Private blockchain: no entry without permission!
Now let's do a 180-degree turn. What do we see there? A private blockchain, the restrictive relative of its public counterpart. The principle of its operation is quite similar. However, only select entities have the ability to view and interact with the private blockchain. Each participant in the network must be authorized. Furthermore, they must act as a verifying and transaction-registering node. This is why private blockchains are perceived as offering a higher level of privacy. Only a closed circle of users has access to them.
Private blockchains also address the issues public blockchains face, as described earlier. This is because they utilize a broader array of consensus mechanisms. However, these methods are tailored for specific applications, so they might not be suitable for general use. In essence, private blockchains are less versatile than their public counterparts. Nonetheless, this contributes to increased scalability and transaction processing speed. This, in turn, may encourage enterprises to adopt blockchain technology for their own needs. Individual users also gain an enhanced level of privacy and control.
Private blockchains are not without their drawbacks. They are mainly criticized for their centralization, which contradicts the essence of blockchain technology. This introduces a level of risk, as users must place their trust in the organization managing the blockchain. Data integrity verification within the network is also contentious - independent verifying entities are somewhat constrained. This means that private blockchains possess a lower resistance to manipulation.
Public or private? Which blockchain is better?
It's not about determining which type of blockchain is better. Each type has its own strengths and weaknesses. A public blockchain might excel where a private one wouldn't, and vice versa.
Let's begin with public blockchains. They are most well-known in the world of cryptocurrencies. Networks built upon them offer a wide range of applications, mainly associated with decentralized finance. But there's more to it! Public blockchains are characterized by transparency and are open to auditing by anyone. This makes them ideal for electronic voting systems. In other words, they facilitate the creation of solutions that counteract the shortcomings of existing democratic systems.
So where do private blockchains fit in?
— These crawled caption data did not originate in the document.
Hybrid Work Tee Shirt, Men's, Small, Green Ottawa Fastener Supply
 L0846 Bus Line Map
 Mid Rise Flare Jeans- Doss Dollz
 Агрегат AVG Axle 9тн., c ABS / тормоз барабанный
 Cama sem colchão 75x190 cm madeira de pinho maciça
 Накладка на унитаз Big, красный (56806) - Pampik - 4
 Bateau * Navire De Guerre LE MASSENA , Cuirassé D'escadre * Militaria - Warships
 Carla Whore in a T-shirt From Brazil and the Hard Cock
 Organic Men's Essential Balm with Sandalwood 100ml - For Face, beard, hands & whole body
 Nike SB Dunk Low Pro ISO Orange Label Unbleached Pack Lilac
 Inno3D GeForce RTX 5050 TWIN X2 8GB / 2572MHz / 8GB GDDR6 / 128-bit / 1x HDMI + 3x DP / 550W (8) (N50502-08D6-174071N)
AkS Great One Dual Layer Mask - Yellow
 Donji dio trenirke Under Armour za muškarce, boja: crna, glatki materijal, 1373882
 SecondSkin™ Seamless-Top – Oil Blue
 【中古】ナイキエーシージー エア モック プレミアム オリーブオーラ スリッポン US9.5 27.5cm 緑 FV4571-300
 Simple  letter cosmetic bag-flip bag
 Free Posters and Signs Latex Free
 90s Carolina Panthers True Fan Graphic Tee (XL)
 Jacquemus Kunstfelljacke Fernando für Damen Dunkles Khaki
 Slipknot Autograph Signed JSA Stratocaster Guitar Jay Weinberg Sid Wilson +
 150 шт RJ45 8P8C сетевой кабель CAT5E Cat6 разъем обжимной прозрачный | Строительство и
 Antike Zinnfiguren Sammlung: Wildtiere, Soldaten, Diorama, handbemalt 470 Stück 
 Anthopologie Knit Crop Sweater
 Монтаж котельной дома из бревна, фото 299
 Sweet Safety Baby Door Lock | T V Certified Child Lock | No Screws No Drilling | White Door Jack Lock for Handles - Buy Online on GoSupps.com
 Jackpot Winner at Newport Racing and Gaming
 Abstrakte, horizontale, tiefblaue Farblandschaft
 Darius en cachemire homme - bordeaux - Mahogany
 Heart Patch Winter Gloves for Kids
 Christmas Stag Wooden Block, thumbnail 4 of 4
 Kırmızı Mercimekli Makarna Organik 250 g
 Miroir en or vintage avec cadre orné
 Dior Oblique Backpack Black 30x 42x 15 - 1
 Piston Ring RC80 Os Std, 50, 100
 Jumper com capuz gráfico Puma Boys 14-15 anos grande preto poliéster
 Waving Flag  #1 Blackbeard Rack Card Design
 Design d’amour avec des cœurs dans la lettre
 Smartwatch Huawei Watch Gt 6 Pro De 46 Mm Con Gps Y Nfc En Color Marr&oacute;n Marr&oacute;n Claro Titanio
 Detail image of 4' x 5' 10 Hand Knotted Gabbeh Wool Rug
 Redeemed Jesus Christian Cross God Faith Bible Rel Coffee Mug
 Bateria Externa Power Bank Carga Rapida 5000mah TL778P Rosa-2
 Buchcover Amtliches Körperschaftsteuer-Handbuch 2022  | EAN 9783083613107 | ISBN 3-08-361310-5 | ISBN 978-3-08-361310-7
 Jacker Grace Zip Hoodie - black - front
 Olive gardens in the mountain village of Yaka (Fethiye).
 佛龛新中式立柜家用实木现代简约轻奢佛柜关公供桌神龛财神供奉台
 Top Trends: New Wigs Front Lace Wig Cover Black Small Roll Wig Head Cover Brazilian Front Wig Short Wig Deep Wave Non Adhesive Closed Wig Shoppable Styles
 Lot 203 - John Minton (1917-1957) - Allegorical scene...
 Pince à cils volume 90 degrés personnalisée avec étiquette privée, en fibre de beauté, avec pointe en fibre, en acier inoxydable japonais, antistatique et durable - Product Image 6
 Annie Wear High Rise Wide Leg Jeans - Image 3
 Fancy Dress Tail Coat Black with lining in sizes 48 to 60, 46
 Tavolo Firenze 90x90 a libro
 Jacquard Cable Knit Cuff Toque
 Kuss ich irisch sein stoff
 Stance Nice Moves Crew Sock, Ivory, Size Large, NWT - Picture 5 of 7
They find their place wherever privacy is paramount. This is especially true for storing sensitive data. Such networks are suitable for supply chain management, international transactions, or medical documentation. Private blockchains might also be fitting for large corporations that have the means to maintain and verify the entire network with just a few nodes.
How about mixing everything in one pot?
We've explored the pros and cons of public and private blockchains. How do they relate to the Chia Network ecosystem, which we're avidly promoting for its benefits? After all, the Chia blockchain is public - there's no doubt about that. That's true, and according to theory, it should possess the drawbacks of open blockchains. However, the Chia Network team is forging partnerships with businesses, which inherently favor private blockchains. How can a public blockchain reap the benefits found within its private counterpart?
This is thanks to the Virtual Private Blockchain concept introduced by Chia Network. What's this invention all about? It's nothing other than the fusion of the strengths of private and public blockchains. This technology achieves an excellent balance between the security and decentralization of public networks and the privacy and transaction speed offered by private blockchains. Thanks to this innovation, we can anticipate widespread adoption of the ecosystem in corporate environments.